Was Sie hören und was Sie besser lassen sollten

Zwei noch junge aus dem deutschsprachigen Raum stammende Sterne am Pophimmel beschäftigen uns heute in der Rubrik „Was Sie hören und was Sie besser lassen sollten“.

Inzwischen wird ja gecastet was das Zeug hält und so werden die nächsten Models, Sänger oder Schauspieler von einer mehr oder weniger qualifizierten Jury gemacht. Es ist nur noch eine Frage der Zeit bis es die Sendung „Deutschland sucht den Superbundeskanzler“ auf den Markt kommt und unsere Volksvertreter auch so zu ihren Sitzen kommen. Für den Eurovision Songcontest gibt es dieses seit zwei Jahren auch, wobei letztes Jahr Lena gegen sich selber angetreten ist. Unser Star für Baku, dem nächsten Austragungsort, ist der einundzwanzigjährige Roman Lob und veröffentlicht nun schon vor dem Großereignis sein Debutalbum „Changes“.
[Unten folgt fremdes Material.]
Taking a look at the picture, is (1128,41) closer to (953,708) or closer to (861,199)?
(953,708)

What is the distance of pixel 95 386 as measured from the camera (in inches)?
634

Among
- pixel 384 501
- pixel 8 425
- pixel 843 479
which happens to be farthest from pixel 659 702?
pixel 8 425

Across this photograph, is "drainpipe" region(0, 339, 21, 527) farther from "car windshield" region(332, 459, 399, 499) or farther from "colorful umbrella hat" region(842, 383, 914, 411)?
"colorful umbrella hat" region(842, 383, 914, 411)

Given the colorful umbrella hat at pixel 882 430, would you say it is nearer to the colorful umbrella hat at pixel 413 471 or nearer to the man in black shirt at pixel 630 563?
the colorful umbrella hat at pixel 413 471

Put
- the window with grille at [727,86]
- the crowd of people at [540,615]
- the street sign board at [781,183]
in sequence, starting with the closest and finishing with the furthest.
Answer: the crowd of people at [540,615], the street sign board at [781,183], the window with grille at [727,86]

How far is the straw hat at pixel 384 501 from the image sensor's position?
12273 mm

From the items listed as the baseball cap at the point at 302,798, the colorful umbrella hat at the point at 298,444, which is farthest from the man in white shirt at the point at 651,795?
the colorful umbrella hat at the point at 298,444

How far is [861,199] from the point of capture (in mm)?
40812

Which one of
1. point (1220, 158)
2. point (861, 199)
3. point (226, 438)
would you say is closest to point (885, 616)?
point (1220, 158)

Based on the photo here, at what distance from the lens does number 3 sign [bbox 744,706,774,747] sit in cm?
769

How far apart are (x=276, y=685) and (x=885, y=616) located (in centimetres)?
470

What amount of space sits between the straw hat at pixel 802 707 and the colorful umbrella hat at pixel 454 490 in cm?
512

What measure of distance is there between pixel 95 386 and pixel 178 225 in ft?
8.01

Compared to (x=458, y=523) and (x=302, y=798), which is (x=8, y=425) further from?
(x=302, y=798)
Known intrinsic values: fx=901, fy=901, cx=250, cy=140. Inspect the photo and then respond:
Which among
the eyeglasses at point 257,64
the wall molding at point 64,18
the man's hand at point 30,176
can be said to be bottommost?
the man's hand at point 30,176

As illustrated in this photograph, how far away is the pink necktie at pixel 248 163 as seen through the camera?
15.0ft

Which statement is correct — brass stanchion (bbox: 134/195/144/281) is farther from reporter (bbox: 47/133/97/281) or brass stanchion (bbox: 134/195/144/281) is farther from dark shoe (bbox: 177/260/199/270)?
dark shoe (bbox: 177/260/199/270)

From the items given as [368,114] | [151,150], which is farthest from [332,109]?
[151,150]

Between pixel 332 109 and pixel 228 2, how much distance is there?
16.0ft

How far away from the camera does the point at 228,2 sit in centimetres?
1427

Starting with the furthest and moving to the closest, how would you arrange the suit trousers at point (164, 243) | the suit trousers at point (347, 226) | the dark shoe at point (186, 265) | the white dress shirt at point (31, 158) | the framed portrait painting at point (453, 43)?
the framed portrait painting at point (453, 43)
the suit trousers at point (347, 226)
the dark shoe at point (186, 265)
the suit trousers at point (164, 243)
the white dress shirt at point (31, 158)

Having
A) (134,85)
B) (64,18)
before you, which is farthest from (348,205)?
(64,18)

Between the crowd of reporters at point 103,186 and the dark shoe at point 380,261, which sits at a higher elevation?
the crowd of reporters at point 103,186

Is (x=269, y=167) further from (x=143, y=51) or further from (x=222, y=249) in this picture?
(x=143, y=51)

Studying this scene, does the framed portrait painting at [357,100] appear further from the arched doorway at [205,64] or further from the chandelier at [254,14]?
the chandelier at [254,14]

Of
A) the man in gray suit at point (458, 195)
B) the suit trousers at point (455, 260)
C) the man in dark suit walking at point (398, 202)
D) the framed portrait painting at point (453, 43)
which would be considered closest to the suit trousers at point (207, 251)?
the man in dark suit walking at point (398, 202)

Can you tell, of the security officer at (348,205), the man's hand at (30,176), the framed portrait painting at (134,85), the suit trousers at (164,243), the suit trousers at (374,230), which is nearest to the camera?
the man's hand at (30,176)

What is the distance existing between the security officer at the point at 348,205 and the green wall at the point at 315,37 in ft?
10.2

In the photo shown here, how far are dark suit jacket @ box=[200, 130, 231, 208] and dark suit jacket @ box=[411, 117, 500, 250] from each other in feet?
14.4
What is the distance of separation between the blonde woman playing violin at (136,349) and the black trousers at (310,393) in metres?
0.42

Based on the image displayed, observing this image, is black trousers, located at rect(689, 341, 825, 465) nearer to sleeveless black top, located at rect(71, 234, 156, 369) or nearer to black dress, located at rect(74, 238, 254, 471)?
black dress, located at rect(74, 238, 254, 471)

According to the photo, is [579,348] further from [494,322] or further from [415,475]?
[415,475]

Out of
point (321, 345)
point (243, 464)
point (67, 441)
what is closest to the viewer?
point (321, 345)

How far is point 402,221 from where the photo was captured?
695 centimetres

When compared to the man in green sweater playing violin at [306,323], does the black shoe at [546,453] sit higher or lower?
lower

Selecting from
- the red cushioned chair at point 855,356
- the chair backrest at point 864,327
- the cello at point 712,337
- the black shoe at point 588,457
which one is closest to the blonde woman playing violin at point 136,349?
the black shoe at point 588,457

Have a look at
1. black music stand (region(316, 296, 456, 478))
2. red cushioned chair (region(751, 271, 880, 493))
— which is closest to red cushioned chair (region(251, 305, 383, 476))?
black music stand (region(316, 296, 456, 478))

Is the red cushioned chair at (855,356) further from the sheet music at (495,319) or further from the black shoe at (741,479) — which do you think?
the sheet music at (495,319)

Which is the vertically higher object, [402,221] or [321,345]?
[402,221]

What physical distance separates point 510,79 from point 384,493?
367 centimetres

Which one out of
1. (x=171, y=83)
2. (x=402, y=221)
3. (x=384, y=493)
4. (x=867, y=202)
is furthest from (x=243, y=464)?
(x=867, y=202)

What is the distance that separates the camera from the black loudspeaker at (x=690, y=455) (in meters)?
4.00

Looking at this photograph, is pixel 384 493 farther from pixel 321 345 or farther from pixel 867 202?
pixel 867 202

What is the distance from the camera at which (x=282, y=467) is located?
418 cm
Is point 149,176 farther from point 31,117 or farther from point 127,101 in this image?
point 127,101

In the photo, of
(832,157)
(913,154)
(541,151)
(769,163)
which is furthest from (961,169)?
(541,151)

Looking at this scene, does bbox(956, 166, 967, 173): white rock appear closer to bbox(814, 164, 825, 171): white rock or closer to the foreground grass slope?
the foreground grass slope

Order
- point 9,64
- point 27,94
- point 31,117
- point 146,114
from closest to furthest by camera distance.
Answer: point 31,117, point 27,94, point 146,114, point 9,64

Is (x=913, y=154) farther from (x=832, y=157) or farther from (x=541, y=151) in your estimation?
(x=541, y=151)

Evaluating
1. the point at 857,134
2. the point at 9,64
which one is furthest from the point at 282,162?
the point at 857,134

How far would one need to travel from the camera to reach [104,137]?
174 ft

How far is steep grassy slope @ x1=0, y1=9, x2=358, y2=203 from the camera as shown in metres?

Der Düsseldorfer hat eine markante Stimme, welche bei der zerbrechlichen Ballade „Standing still“, dass er für uns in Baku präsentiert, gut zur Geltung kommt. Gut vorstellen kann man sich sein Timbre auch in Rocksongs. Völlig fehl geht sie allerdings bei den leider hier häufig vorgebrachten Disconummern oder lahmen Popsongs. Neben der Single sticht nur noch „Conflicted“ hervor. Der Rest ist billig zusammen geschustert und wird im Einheitsbrei untergehen.

Maximal 1 Point for Roman Lobs „Changes“.

Ein gutes Jahr älter ist die Schweizerin Stefanie Heinzmann, die von Stefan Raab im Jahre 2008 gecastet wurde und die ihren Song „My man is a mean man“ inklusive dem Album „Masterplan“ oben in den Charts platzieren konnte. Mit dem schlicht „Stefanie Heinzmann“ titulierten Drittwerk will die Walliserin zeigen, dass sie keine Eintagsfliege ist und nicht dem Schicksal der meisten Castingstars unterliegt.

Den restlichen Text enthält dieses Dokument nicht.